С тетей, – с которой он жил в маленькой двухкомнатной квартире, заставленной старомодным дубовым буфетом, зеленым полудетским раскладывающимся диванчиком с разлетающимися боковинками (где спал он), могучей никелированной несдвигаемой кроватью с удивительно говорливой панцирной сеткой (где спала тетя), в квартире, занавешенной белыми занавесками с рюшами, украшенной двумя павловскими стульями, очень дорогими, поверьте мне, могучим богатырем-шкафом, делящим его комнату на малюсенькую спаленку и как бы кабинет, коврами с оленями, ковриками, безликими половичками и стоящими у стены самопальными полками под дохлые цветы в тухлых горшках, которые он забывал поливать, за что ему выговаривали, – он не мог поговорить.
Был еще книжный шкаф, который вел с Мангушевым тихую смертную войну за жизненное пространство и который Мангушева неизменно одолевал. Были еще книги западных авторов с самозабывающимися фамилиями, которые нужно было выменивать, чтобы тебя держали за интеллигентного человека.
Было еще немало фарфора и хрусталя, и чего-то вроде фарфора и хрусталя, всех этих баночек, вазочек, плошечек, скляночек, что произрастали из прошлой тетиной жизни.
Был еще запах старого комода, комода, наполненного прелестными маленькими вещами. Запах еще был, а комода уже не было.
С коллегами он общался редко. Чаще разговор начинали они, обращаясь к нему и называя его просто Мангушевым, к чему он привык и часто ловил себя на том, что на работе он иногда даже не может как бы вспомнить своего имени.
Его собственное имя вертелось, терлось, поламывало мякину языка согласными, а он с удивлением и даже с каким-то весельем следил за тем, как оно вертится, поламывает и – поди ж ты – не произносится.
Он ловил себя на том, что он помнит имена всех своих кукол, помнит их писклявые интонации, реплики, биографии, помнит до того, что иногда, как мы уже говорили, ощущает себя тоже куклой, в полой трубчатой шейке и в ручках которой чувствуются крепкие пальцы кукловода. Особенно когда поламывает спину.
– Слушай, Мангушев! – обращались к нему, и из открытых ртов коллег обычно вытекало длинное, тягучее, телевизионно-политическое сусло, которое вязко неторопливо втекало ему в уши и отягощало.
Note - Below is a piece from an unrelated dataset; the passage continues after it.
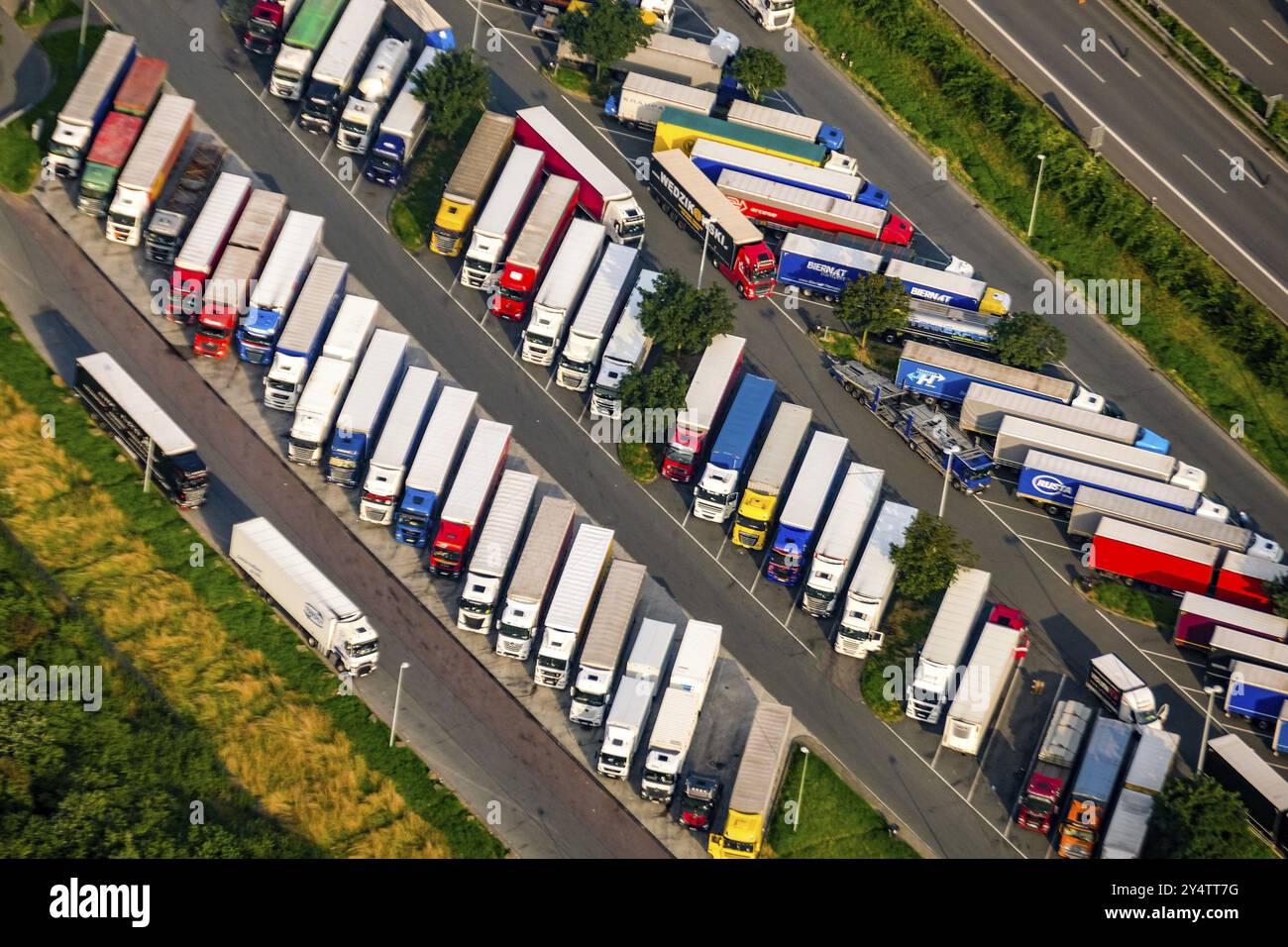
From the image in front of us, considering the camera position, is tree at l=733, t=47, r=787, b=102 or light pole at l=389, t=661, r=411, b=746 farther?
tree at l=733, t=47, r=787, b=102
Дома тетя называла его Анатолием и сразу же начинала ему чирикать об очередях, о яйцах, о ценах, а он слушал ее, почти всегда снисходительно, иногда говорил «Да-да-да», – отмечая про себя, как тетя ужасно трогательна, как он ее любит и как ему жаль, что она постарела.
Тетя была маленькая, словно мышка. Даже в теплые вечера куталась в плед и часто болела. Во время болезни она здорово его донимала своими капризами. Как-то она вызвала его прямо с репетиции. Когда он вошел, запыхавшись, она стояла у окна.
– Анатолий! – сказала она дрожащим голосом, указывая пальцем за оконное стекло. – Я ослепла. Я там ничего не вижу. Даже бельевой веревки.
– Тетя! – воскликнул он в отчаянии. – И я там ничего не вижу! Вы же сами еще неделю назад велели мне затянуть окно со стороны улицы полиэтиленом, чтоб не дуло. Вот я и затянул.
Он говорил это быстро и шумно, а смутившаяся, растерянная тетя стояла рядом, готовая расплакаться, и быстро-быстро моргала, а потом, когда он в раздражении принялся бесцельно бродить из своей комнаты в кухню, она тихонько заскользила за ним и останавливалась, когда он останавливался, и виновато вздыхала, – наконец, во время очередной остановки она чуть-чуть прошелестела, указывая на стул.
– Можно я здесь сяду? – чем повергла его в совершеннейшее отчаянье.
– Боже мой, тетя! – воскликнул он, и она еще два дня чувствовала себя виноватой и не чирикала, и он тоже чувствовал себя виноватым и не решался ей об этом сказать, а потом он как-то обнял ее в коридоре, и она прижалась к нему, уткнулась в грудь и тихонечко бессильно захныкала.
Мангушев часто вспоминал эту сцену и при этом почти всегда думал одно и то же о том, что быт, со всеми этими буфетами, полками, цветами, потолками – полами, перебоями в воде и вообще перебоями, пожалуй, более всего паук – крупный, жадный, который забирается своим отвратительным хоботком в плоть и кровь и пускает там едкие слюни, а потом высасывает человека, и человек повисает, как сухая муха в углу, и все эти шкафы – сгрудятся, сойдутся потом, и встанут рядом с хладеющей постелью умирающего, завладевая его уже помутневшим взором. О ужас!
От ужаса ему хотелось на природу. Вместе с нудизмом.